> _Schriftlicher Auftrag 1_:
Bei wie vielen Kurzfilmfestivals wurde der Film laut dem Interview über „Blue Affair“ nominiert?
> _Schriftlicher Auftrag 2_:
Erweitern Sie das Interview über „Blue Affair“ im Anschluss an seinen letzten Satz.

> _Vorliegender Text_:
##########
Nachdem Sie den Film gedreht hatten, wurde „Blue Affair" auch zu einem Fotobuch – wie kam es dazu?
Da ich die Form des Traums nachstellen wollte, ist ein Film die ursprüngliche Version – da er nicht physisch bleibt, wenn man ihn zu Ende gesehen hat, genau wie Träume –, aber ein Buch ist etwas, um diesen Traum zu zerlegen, sodass man in die Traumwelt zurückgehen kann, indem man die Seiten umblättert, um zu sehen, wie es wirklich war. Ich habe also einen Film und ein Buch, die identisch sind, aber das Ziel der beiden Medien ist ein wenig anders.

Der Film wurde bereits bei sieben Kurzfilmfestivals nominiert und hat zwei Preise gewonnen. Was denken Sie über diesen Erfolg?
Es gibt so viele andere erstaunliche Arbeiten, die viel erfolgreicher sind, daher bezeichne ich das Ergebnis dieser Nominierungen nicht als Erfolg, aber eines der lohnendsten Dinge bei der Herstellung von Blue Affair war, dass ich mit Leuten aus der Filmwelt diskutieren konnte.
##########
> _Ausgangsmaterial_:
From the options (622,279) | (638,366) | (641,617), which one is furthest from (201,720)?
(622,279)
##########
> _Antwort 1_:
Bei sieben Kurzfilmfestivals.

> _Antwort 2_:
Als ich verschiedene Filmfestivals besuchte, fragten mich einige Leute, ob ich von La Jetée (dt.: Am Rande des Rollfelds) von Chris Marker beeinflusst sei. In der Tat habe ich La Jetée wahrscheinlich mehr als 100-mal gesehen, aber es ist immer noch ein fiktionaler Film. Obwohl meine Arbeit auch aus Standbildern besteht, ist die Konzeption völlig anders. Ich habe also erklärt, wie Blue Affair entstanden ist, einschließlich der Motivation, des Prozesses usw. Im Laufe der Gespräche sagten mir einige Leute, dass meine Fotografien ziemlich kinematografisch seien, was mir zuvor auch schon von Kuratoren und Fotografenkollegen gesagt worden war. Damals habe ich nicht darüber nachgedacht, aber vielleicht ist meine Fotografie wirklich dadurch geprägt worden. All diese Gespräche und Erkenntnisse, die ich hatte, waren sehr wertvoll – sie gaben mir ein besseres Verständnis für meine eigene Fotografie.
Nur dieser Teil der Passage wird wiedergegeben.